▶ _Your assignment_:
From the Charlie Wharf extracts, write out the passage starting with "It could mean" and going on through "render it useless.", putting "templates" in place of "stencils".

▶ _Selected text_:
Content starts
HOMEPAGE
 
Charlie Wharf
Charlie Wharf in his Army cadet uniform.
1940s: Charlie Wharf in Army Cadet uniform
Below are extracts from a conversation with Mr Charlie Wharf, who was 14 years old at the outbreak of war and joined the Army cadets and A.R.P.
 

I used to work at the ironmonger’s, where the ‘bookies’ is now. Mr. Reggie Woodrow owned it. He was a First World War man and head of the A.R.P. (Air Raid Precautions), I think he also ended up being the Adjutant in the Home Guard.

The declaration of war

I was in the Baptist Chapel Sunday school and a bloke named Harry Mutum announced it. 11 o’clock it was, during the service. When the service finished at about 12 o’clock we went into the street and there was a lot of activity going on. The Paget hall used to be the Territorial Army Headquarters, were they used to train, and they were sandbagging around there on the same day. I’ll always remember my mother saying, "Ah well, MY son won’t go." Little did she know...

A.R.P.

I had just left school at the age of 14 when I was with Mr. Woodrow and I was an A.R.P. messenger. This meant that when the siren went off I would have to cycle all the way from Bury Road to the Old School near the Church and report to the A.R.P. Headquarters for duty. In fact one of the little rooms there was the ‘den’ of control.

It could mean going out at 2am and not getting back until 6am, then off to work at 8am. Of course at night we weren't allowed any lights and I had to have brown paper on my front light, I didn't have a rear light, and I had to have a little slit in the paper for the light. I’m not kidding you, I got booked for showing too much light on my bike and had to prove that I was an A.R.P. messenger, but I still got booked. They didn't do anything about it though.

Something else I had to do for the A.R.P. was making signs using stencils and I used to make arrows, or ‘HQ’ signs.
  • I was also given 6lbs of sugar and 2lbs I had to deliver to each petrol pump owner because if the ‘Jerries’ were seen coming down the road the owners were supposed to open up the pumps and pour in the sugar to render it useless.
  • They also created Emergency Food supplies - sugar, flour and dried milk - and I used to help them with it. They would come by lorries and I would go with the lorry driver to deliver it. One store was the Maltings next to the river; another was the Brandon Park House and also Brandon Hall.
  • Another A.R.P. duty was the fitting and checking of gas masks. Baby gas masks and grown ups gas masks. We had to carry them about in little boxes.
Content ends
▶ _Dataset content_:
Content starts
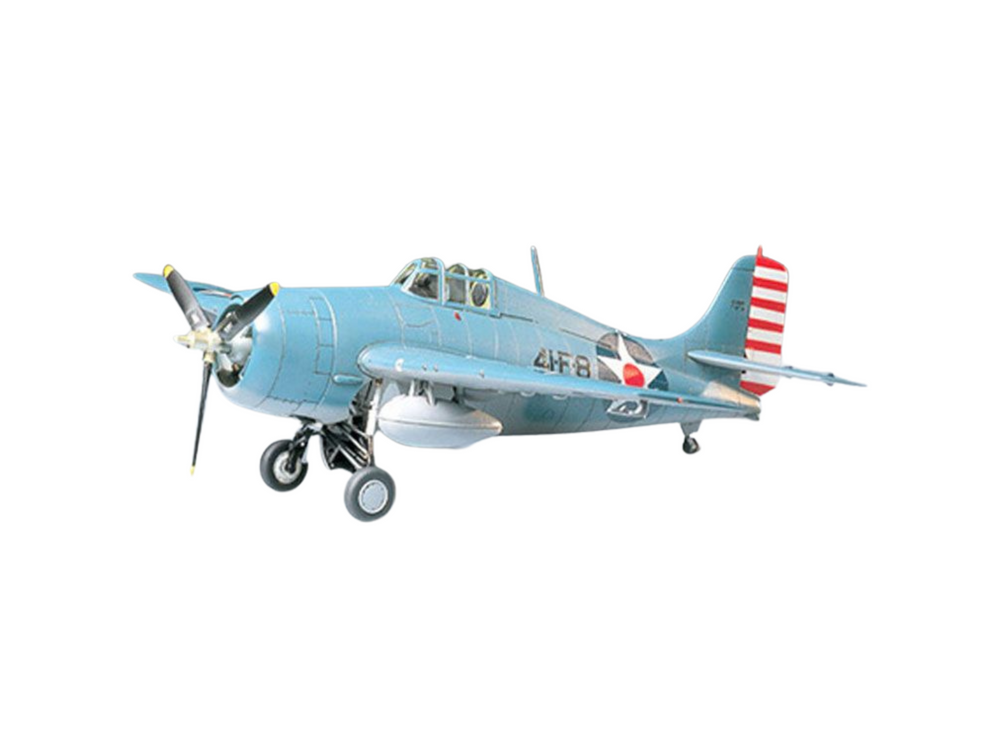 TAMIYA GRUMMAN F4F-4 WILDCAT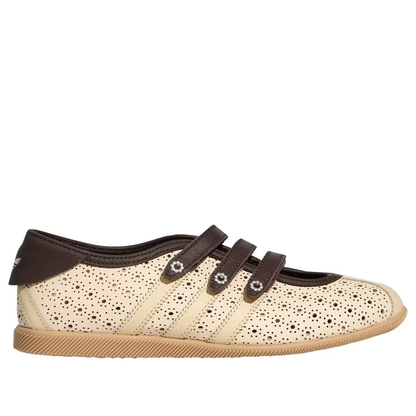 adidas ANFU Mary Jane 'Crystal Sand Warm Sandstone' LA1349 Women's Shoes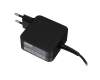 Lenovo V15-IGL (82C3/82NN) Original Netzteil 45,0 Watt EU Wallplug abgerundete Bauform
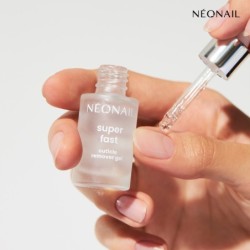 Gel rimuovi cuticole Super Fast Cuticle Remover - 6,5 ml Gel rimuovi cuticole Super Fast Cuticle Remover - 6,5 ml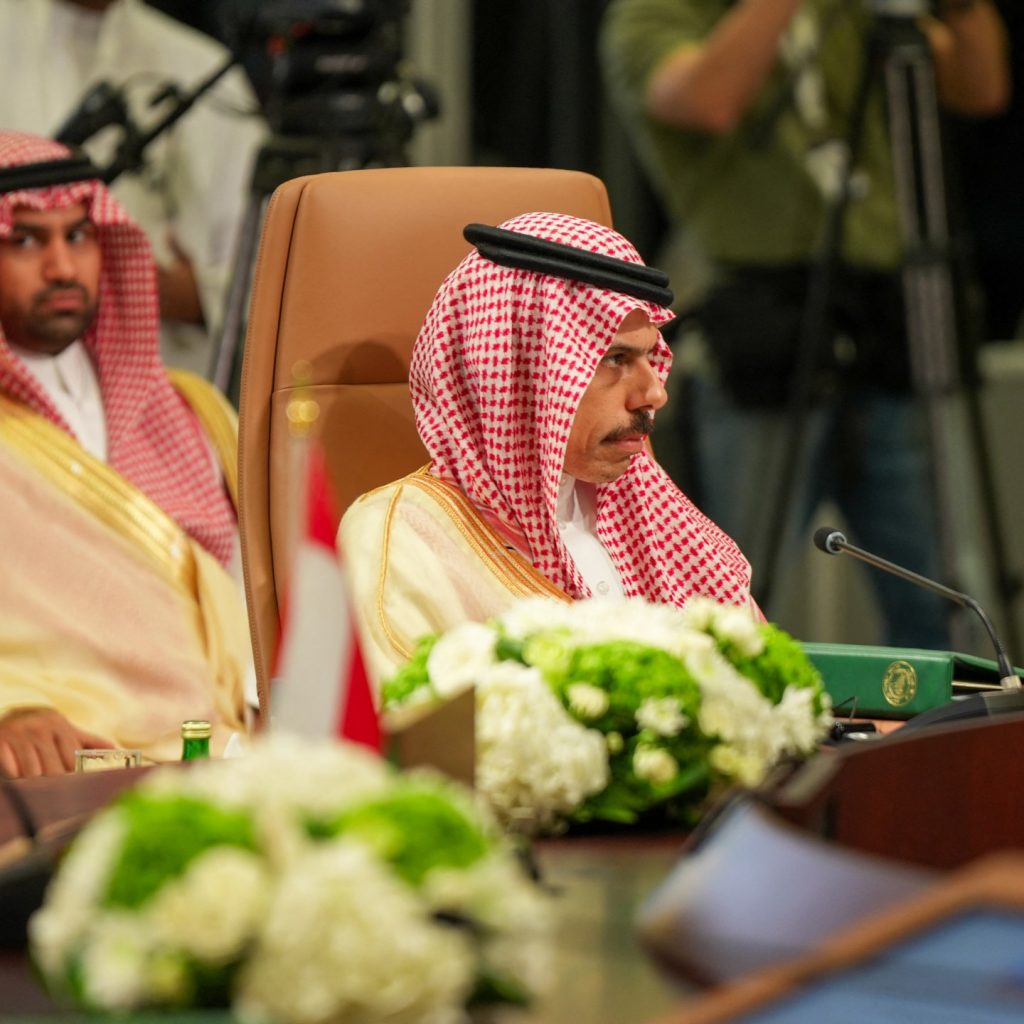 GCC condemns Houthi attacks on Saudi Arabia as Yemen
fighting intensifies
Content ends
▶ _Exercise answer_:
It could mean going out at 2am and not getting back until 6am, then off to work at 8am. Of course at night we weren't allowed any lights and I had to have brown paper on my front light, I didn't have a rear light, and I had to have a little slit in the paper for the light. I’m not kidding you, I got booked for showing too much light on my bike and had to prove that I was an A.R.P. messenger, but I still got booked. They didn't do anything about it though.

Something else I had to do for the A.R.P. was making signs using templates and I used to make arrows, or ‘HQ’ signs.
  • I was also given 6lbs of sugar and 2lbs I had to deliver to each petrol pump owner because if the ‘Jerries’ were seen coming down the road the owners were supposed to open up the pumps and pour in the sugar to render it useless.